I had a summer job, back in my college days, at a factory that turned wood pulp into the additives that replace fat in fat-free foods. It was a pretty fascinating process (to me, anyway), which a search reveals I’ve already prattled on about, elsewhere in this forum, but I’ll paste in here, to spare you a click, if you’re interested.
The wood pulp arrived at the factory in the form of giant rolls (say, meter wide strips rolled up 'til the rolls stood 1.5-2m tall) of what I’d describe as blotter paper: white, spongy paper, ~3mm thick. The paper would be diced into ~1cm squares which would then be broken down into a slurry, via hydrochloric acid, and the slurry chemically neutralized with ammonia. The moisture would be spun out in a drier, resulting in cakes of pale grey fudge. Chunks of this fudge would tumble down a chute, at the bottom of which we’d collect barrels full, load the barrels onto pallets, and forklift them over to another part of the plant, where the fudge would be mixed in with a binder of some sort. It might be xanthan gum, or guar gum, or, most commonly, carboxymethycellulose, a/k/a CMC gum. That, to my knowledge, was the only ingredient that would show up on the package in the grocery aisles: whatever gum was used to stick the wood pulp to the rest of the food, which speaks to how we react to the notion of wood pulp being in our food. I.e., by and large, society seems much more comfortable with a mysterious gum, or multi-syllabic word salad on the ingredients list, than the words “wood pulp”.

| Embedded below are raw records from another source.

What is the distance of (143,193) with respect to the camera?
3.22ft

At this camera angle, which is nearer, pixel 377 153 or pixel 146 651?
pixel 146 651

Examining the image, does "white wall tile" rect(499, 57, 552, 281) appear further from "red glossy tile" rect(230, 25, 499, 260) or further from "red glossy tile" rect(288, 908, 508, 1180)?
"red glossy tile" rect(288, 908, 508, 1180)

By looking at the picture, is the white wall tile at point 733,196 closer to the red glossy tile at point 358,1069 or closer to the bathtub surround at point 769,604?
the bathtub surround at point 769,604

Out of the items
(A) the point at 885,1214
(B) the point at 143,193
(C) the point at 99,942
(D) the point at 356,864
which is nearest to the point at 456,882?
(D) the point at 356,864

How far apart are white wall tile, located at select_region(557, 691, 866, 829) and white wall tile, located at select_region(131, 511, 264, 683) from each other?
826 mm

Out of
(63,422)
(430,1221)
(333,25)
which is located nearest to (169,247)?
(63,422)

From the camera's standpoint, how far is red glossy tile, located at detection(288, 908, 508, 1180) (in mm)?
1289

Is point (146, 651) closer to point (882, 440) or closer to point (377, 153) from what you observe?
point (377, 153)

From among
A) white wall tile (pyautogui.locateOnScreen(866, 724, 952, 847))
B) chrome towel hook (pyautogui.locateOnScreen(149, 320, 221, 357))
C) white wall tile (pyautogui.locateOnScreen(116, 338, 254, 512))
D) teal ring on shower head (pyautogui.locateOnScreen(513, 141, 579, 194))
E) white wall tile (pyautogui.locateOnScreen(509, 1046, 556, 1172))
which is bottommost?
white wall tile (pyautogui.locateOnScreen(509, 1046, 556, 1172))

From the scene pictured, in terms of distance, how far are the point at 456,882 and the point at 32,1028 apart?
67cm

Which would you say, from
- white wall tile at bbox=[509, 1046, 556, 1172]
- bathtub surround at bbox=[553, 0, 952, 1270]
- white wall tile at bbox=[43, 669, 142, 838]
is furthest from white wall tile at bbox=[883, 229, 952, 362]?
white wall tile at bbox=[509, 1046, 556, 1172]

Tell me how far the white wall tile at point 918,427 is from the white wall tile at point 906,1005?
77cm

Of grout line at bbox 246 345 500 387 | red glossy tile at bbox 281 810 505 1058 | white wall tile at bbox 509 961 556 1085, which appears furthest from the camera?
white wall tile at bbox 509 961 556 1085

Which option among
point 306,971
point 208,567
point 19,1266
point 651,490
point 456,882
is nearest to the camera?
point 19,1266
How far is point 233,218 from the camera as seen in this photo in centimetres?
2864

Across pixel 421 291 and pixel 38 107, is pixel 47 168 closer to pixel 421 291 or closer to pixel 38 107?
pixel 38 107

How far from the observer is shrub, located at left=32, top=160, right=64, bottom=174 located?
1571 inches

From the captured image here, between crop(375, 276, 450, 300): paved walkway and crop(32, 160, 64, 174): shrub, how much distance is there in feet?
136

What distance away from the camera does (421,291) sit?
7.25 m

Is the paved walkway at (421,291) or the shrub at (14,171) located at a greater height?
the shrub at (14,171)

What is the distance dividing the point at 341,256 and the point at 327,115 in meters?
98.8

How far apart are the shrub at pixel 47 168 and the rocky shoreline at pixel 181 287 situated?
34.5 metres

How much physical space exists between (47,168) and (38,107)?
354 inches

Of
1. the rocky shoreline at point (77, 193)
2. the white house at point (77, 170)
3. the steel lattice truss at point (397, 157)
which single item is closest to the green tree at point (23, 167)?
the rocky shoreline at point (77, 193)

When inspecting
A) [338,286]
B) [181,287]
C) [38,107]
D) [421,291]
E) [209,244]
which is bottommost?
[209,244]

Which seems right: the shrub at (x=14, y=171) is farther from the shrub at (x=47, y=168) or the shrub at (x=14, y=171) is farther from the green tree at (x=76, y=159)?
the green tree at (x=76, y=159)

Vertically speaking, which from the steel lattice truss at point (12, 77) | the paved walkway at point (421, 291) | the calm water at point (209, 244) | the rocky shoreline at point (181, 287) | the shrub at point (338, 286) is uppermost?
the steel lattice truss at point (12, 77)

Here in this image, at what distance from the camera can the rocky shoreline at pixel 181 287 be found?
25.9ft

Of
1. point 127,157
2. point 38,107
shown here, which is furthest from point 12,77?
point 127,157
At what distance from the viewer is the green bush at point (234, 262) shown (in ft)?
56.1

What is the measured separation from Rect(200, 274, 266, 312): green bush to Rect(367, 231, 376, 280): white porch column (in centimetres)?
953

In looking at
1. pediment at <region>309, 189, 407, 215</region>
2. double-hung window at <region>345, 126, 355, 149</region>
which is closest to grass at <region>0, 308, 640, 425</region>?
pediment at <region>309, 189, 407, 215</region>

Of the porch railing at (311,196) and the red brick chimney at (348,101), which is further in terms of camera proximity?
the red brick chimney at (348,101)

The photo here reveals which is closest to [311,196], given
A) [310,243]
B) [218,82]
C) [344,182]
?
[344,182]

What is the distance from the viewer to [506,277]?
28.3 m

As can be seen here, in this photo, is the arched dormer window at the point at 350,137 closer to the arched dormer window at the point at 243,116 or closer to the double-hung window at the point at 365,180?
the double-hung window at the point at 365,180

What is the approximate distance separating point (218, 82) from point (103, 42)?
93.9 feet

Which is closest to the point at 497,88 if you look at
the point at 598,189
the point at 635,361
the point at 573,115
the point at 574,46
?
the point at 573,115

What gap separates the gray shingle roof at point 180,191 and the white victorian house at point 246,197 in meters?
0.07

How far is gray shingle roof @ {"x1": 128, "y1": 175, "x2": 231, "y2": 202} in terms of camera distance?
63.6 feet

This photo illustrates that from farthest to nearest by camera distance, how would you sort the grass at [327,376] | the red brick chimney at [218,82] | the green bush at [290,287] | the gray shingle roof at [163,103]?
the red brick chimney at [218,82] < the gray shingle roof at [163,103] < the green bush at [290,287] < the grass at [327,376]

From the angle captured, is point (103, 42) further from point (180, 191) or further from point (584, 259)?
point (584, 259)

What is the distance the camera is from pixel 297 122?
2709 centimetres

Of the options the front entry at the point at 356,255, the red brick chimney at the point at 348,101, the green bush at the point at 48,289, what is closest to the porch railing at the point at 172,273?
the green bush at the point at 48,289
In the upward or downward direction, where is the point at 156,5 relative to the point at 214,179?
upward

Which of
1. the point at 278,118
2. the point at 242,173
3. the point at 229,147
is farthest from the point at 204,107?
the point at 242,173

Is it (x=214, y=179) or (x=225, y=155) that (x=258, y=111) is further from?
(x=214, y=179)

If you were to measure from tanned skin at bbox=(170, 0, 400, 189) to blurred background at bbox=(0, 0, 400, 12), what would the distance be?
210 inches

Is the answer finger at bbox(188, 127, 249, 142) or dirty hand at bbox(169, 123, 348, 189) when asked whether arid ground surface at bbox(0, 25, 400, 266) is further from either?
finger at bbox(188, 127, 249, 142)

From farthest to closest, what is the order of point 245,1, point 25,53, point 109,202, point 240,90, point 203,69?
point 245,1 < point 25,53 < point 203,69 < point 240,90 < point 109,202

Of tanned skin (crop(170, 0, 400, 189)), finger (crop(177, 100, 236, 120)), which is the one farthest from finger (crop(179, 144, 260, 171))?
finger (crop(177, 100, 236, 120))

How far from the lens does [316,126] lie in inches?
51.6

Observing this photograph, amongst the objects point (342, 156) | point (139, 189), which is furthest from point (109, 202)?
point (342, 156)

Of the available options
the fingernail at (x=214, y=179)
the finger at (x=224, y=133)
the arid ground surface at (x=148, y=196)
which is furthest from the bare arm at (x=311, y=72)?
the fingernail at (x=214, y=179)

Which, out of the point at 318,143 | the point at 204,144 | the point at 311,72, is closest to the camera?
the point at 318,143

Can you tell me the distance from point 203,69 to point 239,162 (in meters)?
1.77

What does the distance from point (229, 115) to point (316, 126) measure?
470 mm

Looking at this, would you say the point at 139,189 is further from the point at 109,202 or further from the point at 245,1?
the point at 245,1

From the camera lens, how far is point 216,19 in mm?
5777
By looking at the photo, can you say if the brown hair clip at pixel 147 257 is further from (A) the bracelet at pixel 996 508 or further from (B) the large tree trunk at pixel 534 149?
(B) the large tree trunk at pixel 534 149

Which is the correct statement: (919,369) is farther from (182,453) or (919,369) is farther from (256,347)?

This blend of pulp and gum would be further dried and sifted into a fine powder, and shipped off to wherever people have had the fat sucked out of their food. I remember this stuff went into Miracle Whip, and some kind of Sealtest fat-free ice cream-ish substance. Not sure who else our clients were/are, but I gather it’s a pretty common method for replacing fat in fat-free foodstuffs: acid- and ammonia-soaked wood pulp, blended with gum.
Add a little stank, and I bet it tastes like grated parm!